### Work to be completed
Please return each record exactly, leaving nothing out.

--

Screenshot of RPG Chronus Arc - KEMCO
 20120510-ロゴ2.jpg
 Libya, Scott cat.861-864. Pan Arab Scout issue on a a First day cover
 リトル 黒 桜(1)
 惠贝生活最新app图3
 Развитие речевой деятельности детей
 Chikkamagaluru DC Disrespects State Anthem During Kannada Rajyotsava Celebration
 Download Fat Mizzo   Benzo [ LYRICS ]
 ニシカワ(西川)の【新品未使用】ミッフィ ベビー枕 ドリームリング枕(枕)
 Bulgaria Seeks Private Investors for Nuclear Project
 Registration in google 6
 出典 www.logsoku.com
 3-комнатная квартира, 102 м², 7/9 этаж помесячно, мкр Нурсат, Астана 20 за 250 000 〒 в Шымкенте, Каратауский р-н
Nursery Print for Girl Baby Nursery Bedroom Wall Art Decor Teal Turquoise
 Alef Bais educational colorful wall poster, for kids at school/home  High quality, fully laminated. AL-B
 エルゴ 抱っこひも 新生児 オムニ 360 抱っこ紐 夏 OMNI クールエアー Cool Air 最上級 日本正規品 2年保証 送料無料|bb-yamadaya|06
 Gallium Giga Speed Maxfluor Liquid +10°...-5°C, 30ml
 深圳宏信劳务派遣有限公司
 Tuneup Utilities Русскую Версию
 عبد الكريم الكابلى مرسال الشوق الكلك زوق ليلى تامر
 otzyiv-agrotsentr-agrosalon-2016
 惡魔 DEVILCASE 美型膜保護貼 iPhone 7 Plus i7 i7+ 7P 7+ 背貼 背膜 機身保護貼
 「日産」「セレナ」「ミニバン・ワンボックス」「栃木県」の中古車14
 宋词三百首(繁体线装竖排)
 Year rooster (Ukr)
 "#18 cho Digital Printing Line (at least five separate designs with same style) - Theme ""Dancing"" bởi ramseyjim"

--

### Completed exercise
Screenshot of RPG Chronus Arc - KEMCO
 20120510-ロゴ2.jpg
 Libya, Scott cat.861-864. Pan Arab Scout issue on a a First day cover
 リトル 黒 桜(1)
 惠贝生活最新app图3
 Развитие речевой деятельности детей
 Chikkamagaluru DC Disrespects State Anthem During Kannada Rajyotsava Celebration
 Download Fat Mizzo   Benzo [ LYRICS ]
 ニシカワ(西川)の【新品未使用】ミッフィ ベビー枕 ドリームリング枕(枕)
 Bulgaria Seeks Private Investors for Nuclear Project
 Registration in google 6
 出典 www.logsoku.com
 3-комнатная квартира, 102 м², 7/9 этаж помесячно, мкр Нурсат, Астана 20 за 250 000 〒 в Шымкенте, Каратауский р-н
Nursery Print for Girl Baby Nursery Bedroom Wall Art Decor Teal Turquoise
 Alef Bais educational colorful wall poster, for kids at school/home  High quality, fully laminated. AL-B
 エルゴ 抱っこひも 新生児 オムニ 360 抱っこ紐 夏 OMNI クールエアー Cool Air 最上級 日本正規品 2年保証 送料無料|bb-yamadaya|06
 Gallium Giga Speed Maxfluor Liquid +10°...-5°C, 30ml
 深圳宏信劳务派遣有限公司
 Tuneup Utilities Русскую Версию
 عبد الكريم الكابلى مرسال الشوق الكلك زوق ليلى تامر
 otzyiv-agrotsentr-agrosalon-2016
 惡魔 DEVILCASE 美型膜保護貼 iPhone 7 Plus i7 i7+ 7P 7+ 背貼 背膜 機身保護貼
 「日産」「セレナ」「ミニバン・ワンボックス」「栃木県」の中古車14
 宋词三百首(繁体线装竖排)
 Year rooster (Ukr)
 "#18 cho Digital Printing Line (at least five separate designs with same style) - Theme ""Dancing"" bởi ramseyjim"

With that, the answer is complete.